• **Try it**:
The following data is to be repeated exactly, its pictures excluded.

• **Provided data**:

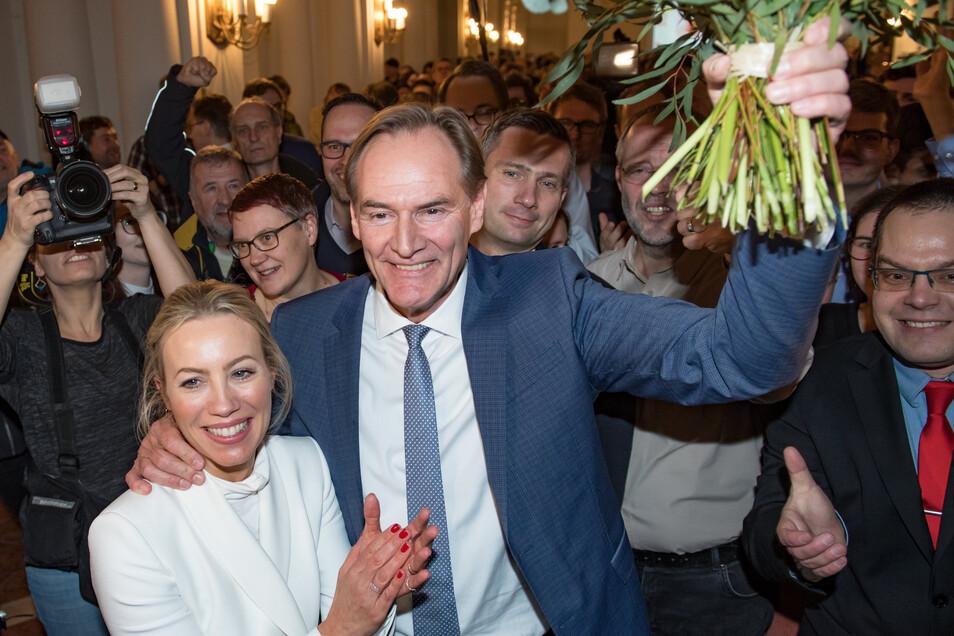Burkhard Jung jubelt mit seiner Frau Ayleena über seinen knappen Sieg. Rechts neben seinem Kopf ist SPD-Landeschef Martin Dulig zu sehen, links davon dessen Ehefrau.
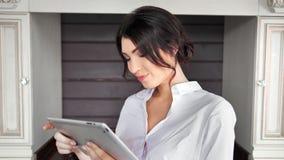 Donna casuale attraente che sorride facendo uso del PC della compressa al fondo d'annata della cucina archivi video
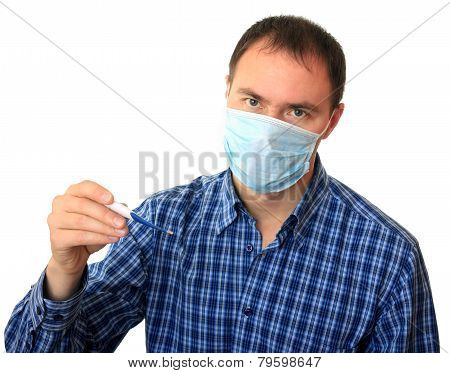Man in a medical mask with a thermometer.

• **Exercise result**:
Burkhard Jung jubelt mit seiner Frau Ayleena über seinen knappen Sieg. Rechts neben seinem Kopf ist SPD-Landeschef Martin Dulig zu sehen, links davon dessen Ehefrau.
 Donna casuale attraente che sorride facendo uso del PC della compressa al fondo d'annata della cucina archivi video
Man in a medical mask with a thermometer.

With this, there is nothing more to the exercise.